• [TASK DIRECTIONS]: Turn the items below into a JSON list of strings, with one string per line and blank lines omitted. Do not include the pictures in your answer.

* * * * * * *

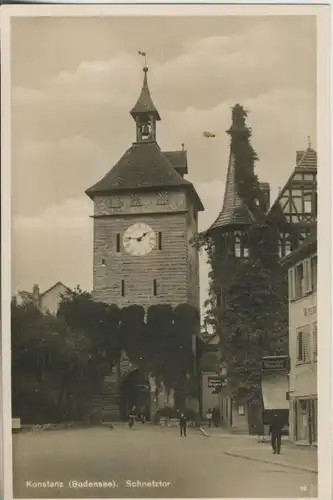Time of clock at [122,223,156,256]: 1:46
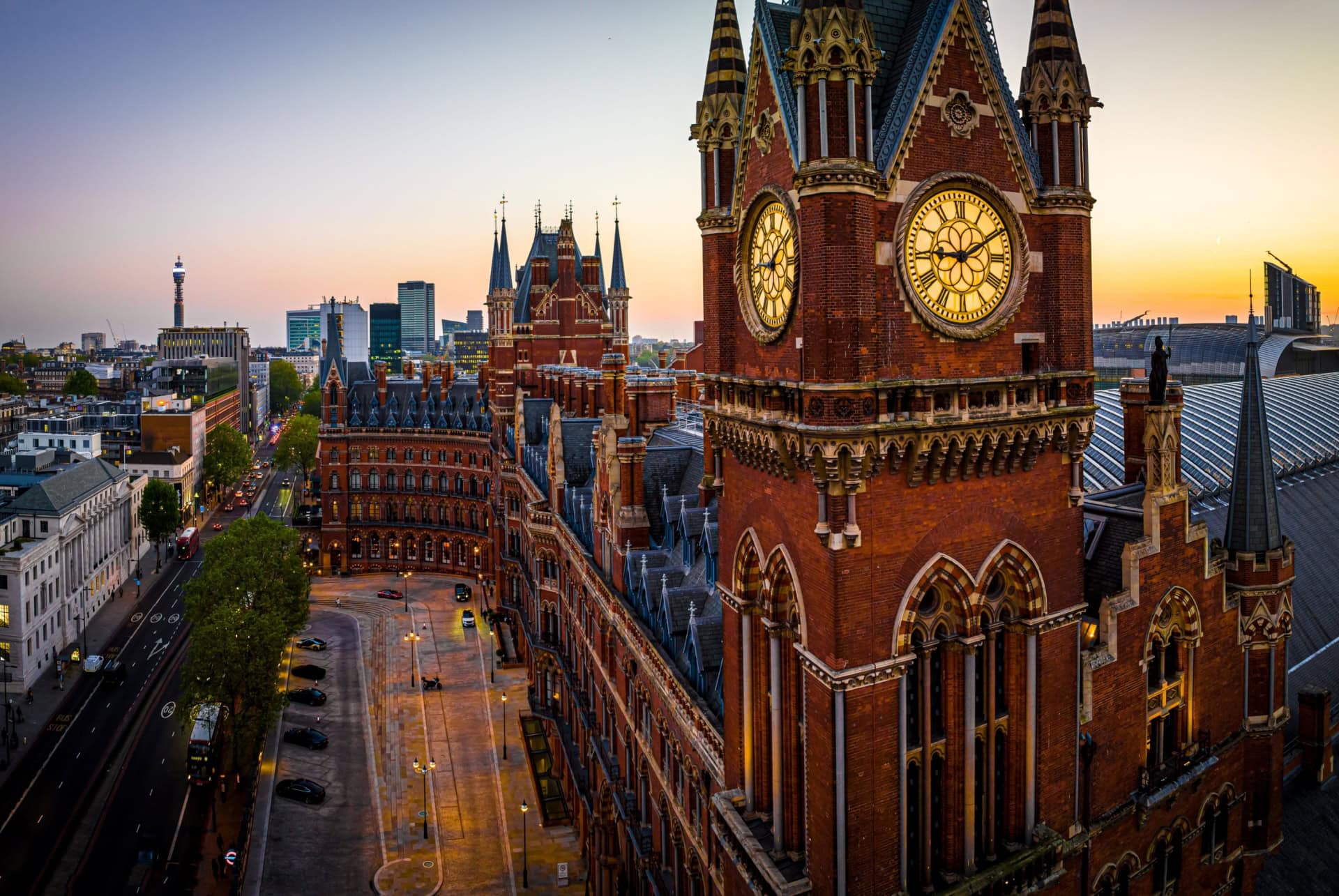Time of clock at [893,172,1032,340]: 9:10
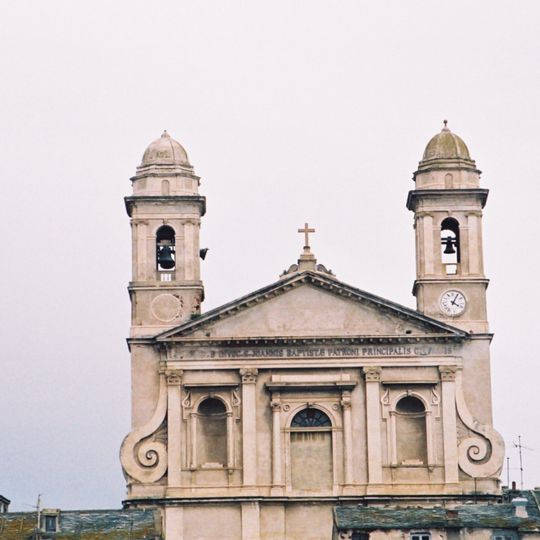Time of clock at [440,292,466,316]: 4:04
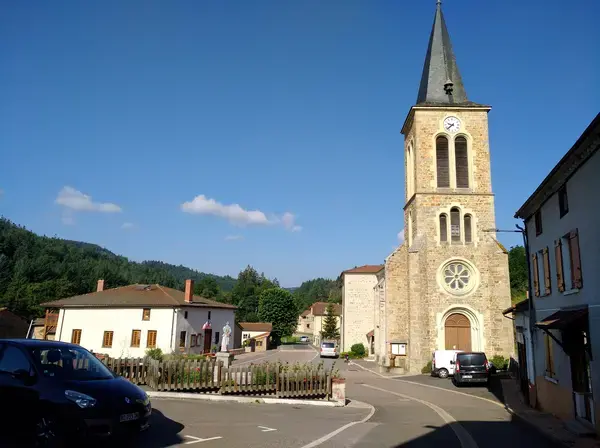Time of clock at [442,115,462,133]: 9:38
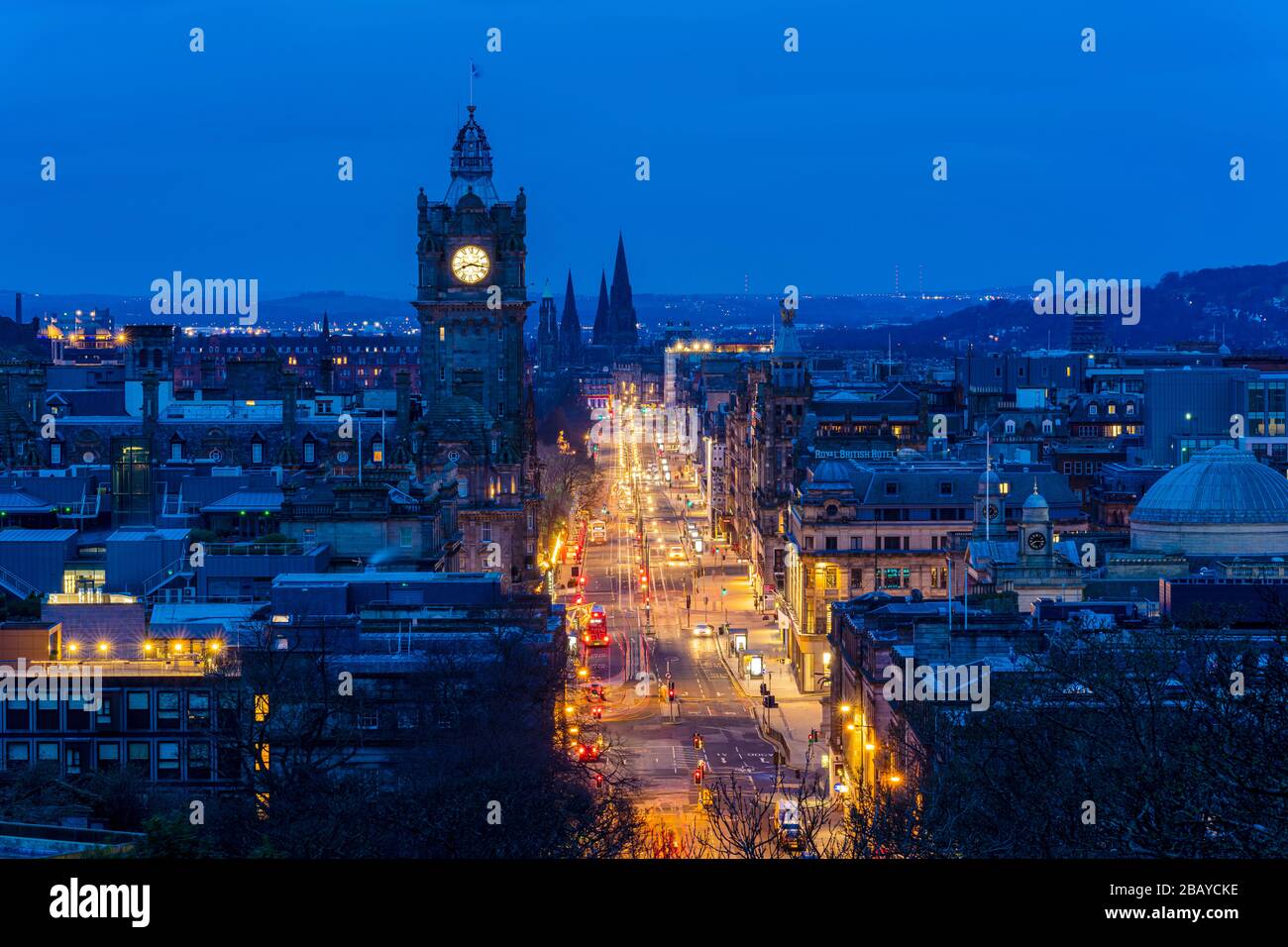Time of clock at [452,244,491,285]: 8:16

* * * * * * *

• [SOLVED EXERCISE]:
[
  "Time of clock at [122,223,156,256]: 1:46",
  "Time of clock at [893,172,1032,340]: 9:10",
  "Time of clock at [440,292,466,316]: 4:04",
  "Time of clock at [442,115,462,133]: 9:38",
  "Time of clock at [452,244,491,285]: 8:16"
]